====== PASSAGE FOURNI ======

Le président : Nous n’avons plus de temps pour cette intervention, alors nous allons poursuivre.

Le sénateur Adler : La question s’adresse à M. Volpe. Si M. Kingston veut ajouter quelque chose, ce serait formidable.

Je voudrais commencer par M. Volpe simplement en soulignant ce que ceux parmi nous qui prêtent attention aux discours américains savent déjà : les deux mots préférés du président commencent par « T » : l’un est « tarif », et l’autre, « trillion », ou « billion » en français. Il était encourageant d’entendre notre premier ministre dire que le RPC investit des billions de dollars aux États-Unis. La remarque a fait sourire M. Trump. Voici ma question : étant donné les investissements que nous faisons dans les pièces d’automobiles aux États-Unis, y a-t-il moyen d’en arriver à un message qui nous permettrait d’utiliser ce mot commençant par « T » en anglais?

M. Volpe : Malheureusement, non, mais notre message est que de nouveaux capitaux d’exploitation d’une valeur de 10 millions de dollars dans le secteur des pièces d’automobiles aux États-Unis profitent directement aux économies locales américaines et permettent d’embaucher, de former et de soutenir des travailleurs américains. En pourcentage de ce que nous faisons ici au Canada, nous nous rapprochons beaucoup de ces nombres. Les usines canadiennes de pièces d’automobiles emploient 48 000 Américains. Des 100 000 employés au Canada, environ 60 000 travaillent pour des compagnies canadiennes. Notre message est donc que les entreprises canadiennes de pièces d’automobiles emploient de plus en plus d’Américains et que, un jour, leur nombre dépassera le nombre de Canadiens. Si cela ne ressemble pas à un partenariat, je ne sais pas vraiment ce qu’il faut faire de plus pour que cela en devienne un.

Le sénateur Adler : Monsieur Kingston, voudriez-vous renchérir sur cette réponse?

M. Kingston : Oui.

====== MATÉRIEL FOURNI ======

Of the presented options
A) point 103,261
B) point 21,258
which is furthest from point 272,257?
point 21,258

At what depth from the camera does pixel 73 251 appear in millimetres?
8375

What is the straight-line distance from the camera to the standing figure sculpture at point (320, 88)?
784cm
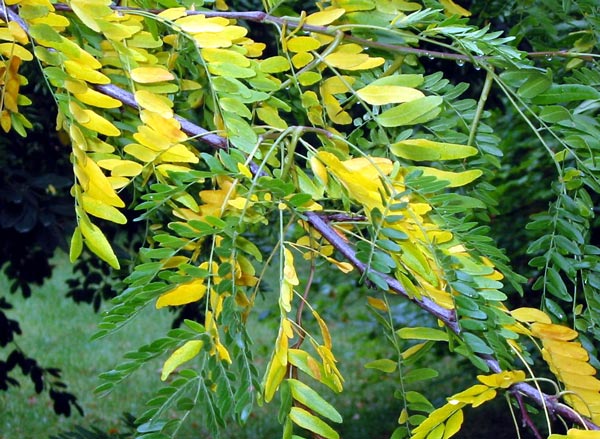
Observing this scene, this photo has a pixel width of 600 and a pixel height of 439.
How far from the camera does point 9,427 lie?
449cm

======
====== MATÉRIEL FOURNI ======

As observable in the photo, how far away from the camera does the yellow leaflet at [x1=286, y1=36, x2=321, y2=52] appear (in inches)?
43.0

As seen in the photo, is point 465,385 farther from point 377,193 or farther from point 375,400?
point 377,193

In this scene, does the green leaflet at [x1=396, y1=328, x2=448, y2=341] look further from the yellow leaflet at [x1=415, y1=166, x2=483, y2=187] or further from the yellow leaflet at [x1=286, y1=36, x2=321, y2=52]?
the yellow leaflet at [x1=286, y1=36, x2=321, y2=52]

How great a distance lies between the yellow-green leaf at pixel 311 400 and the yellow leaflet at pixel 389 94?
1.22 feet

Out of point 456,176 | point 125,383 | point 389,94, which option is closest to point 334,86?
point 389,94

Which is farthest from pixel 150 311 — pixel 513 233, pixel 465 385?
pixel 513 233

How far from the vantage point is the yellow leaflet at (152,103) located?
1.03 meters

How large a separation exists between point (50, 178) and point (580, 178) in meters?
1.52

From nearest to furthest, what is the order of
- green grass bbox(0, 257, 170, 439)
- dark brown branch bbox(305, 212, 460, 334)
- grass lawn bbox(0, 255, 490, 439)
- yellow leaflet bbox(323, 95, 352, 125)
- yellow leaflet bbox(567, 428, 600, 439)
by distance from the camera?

======
====== MATÉRIEL FOURNI ======

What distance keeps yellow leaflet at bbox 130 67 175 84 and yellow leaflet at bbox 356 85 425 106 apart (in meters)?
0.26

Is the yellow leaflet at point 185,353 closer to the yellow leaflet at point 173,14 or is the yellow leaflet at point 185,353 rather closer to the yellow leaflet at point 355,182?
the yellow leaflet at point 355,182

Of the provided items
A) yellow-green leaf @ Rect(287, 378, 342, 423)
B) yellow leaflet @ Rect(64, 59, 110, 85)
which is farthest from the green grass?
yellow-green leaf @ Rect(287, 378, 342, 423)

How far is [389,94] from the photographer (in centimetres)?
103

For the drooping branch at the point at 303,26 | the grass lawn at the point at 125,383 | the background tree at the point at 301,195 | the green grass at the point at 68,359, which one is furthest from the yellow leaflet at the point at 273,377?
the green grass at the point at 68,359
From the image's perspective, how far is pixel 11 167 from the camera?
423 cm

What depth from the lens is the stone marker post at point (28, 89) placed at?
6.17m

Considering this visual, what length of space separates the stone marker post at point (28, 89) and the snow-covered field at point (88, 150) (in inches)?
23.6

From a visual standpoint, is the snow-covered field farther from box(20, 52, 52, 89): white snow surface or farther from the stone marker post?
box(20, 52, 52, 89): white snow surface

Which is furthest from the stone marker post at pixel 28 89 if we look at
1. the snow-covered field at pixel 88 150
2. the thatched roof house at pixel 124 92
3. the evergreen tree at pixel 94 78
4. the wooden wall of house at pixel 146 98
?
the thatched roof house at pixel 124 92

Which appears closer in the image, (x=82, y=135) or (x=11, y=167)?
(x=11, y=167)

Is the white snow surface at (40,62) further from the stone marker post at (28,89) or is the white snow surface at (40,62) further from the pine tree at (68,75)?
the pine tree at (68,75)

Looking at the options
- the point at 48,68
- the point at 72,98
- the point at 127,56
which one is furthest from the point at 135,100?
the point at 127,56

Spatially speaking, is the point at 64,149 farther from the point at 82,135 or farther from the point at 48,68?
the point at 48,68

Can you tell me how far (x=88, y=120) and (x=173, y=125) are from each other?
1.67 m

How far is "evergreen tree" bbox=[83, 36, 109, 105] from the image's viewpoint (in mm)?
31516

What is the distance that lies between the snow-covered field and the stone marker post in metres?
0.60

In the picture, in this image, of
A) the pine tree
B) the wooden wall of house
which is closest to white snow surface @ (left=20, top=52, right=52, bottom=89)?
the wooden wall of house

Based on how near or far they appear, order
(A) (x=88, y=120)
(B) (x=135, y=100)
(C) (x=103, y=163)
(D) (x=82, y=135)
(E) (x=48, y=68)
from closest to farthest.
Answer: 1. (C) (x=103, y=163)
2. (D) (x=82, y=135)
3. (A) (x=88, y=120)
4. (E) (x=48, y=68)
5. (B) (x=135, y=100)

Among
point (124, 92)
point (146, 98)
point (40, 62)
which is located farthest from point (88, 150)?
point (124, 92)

======

**OBJECTIFS**
a: Répondez aux questions suivantes à partir du passage fourni :
(i) À qui le sénateur Adler adresse-t-il d'abord sa question ?
(ii) Selon le sénateur Adler, quels sont les deux mots préférés du président qui commencent par « T » ?
(iii) D'après M. Volpe, combien d'Américains les usines canadiennes de pièces d'automobiles emploient-elles ?
b: Dans la liste, recopiez sans aucune modification tout ce qui va de la ligne contenant « Based on how near or far they appear, order » jusqu'à la ligne contenant « 5. (B) (x=135, y=100) », ces deux lignes comprises.

**RÉPONSES RÉDIGÉES**
a:
(i) À M. Volpe.
(ii) « tarif » et « trillion » (« billion » en français).
(iii) 48 000 Américains.

b:
Based on how near or far they appear, order
(A) (x=88, y=120)
(B) (x=135, y=100)
(C) (x=103, y=163)
(D) (x=82, y=135)
(E) (x=48, y=68)
from closest to farthest.
Answer: 1. (C) (x=103, y=163)
2. (D) (x=82, y=135)
3. (A) (x=88, y=120)
4. (E) (x=48, y=68)
5. (B) (x=135, y=100)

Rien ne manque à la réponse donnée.